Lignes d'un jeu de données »
########################################
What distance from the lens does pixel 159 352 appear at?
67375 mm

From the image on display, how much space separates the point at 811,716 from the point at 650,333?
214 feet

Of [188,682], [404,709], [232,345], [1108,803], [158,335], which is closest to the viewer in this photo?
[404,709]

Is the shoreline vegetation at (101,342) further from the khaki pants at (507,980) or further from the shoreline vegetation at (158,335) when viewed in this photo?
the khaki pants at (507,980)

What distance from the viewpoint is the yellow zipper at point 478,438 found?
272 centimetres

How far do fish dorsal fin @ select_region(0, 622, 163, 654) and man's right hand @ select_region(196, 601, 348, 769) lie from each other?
########################################
VOTRE OBJECTIF » Recopiez à l'identique le passage qui va du début des lignes ci-dessus jusqu'à la ligne contenant « 272 centimetres », celle-ci comprise.

RÉPONSE »
What distance from the lens does pixel 159 352 appear at?
67375 mm

From the image on display, how much space separates the point at 811,716 from the point at 650,333?
214 feet

Of [188,682], [404,709], [232,345], [1108,803], [158,335], which is closest to the viewer in this photo?
[404,709]

Is the shoreline vegetation at (101,342) further from the khaki pants at (507,980) or further from the shoreline vegetation at (158,335) when viewed in this photo?
the khaki pants at (507,980)

What distance from the viewpoint is the yellow zipper at point 478,438 found?
272 centimetres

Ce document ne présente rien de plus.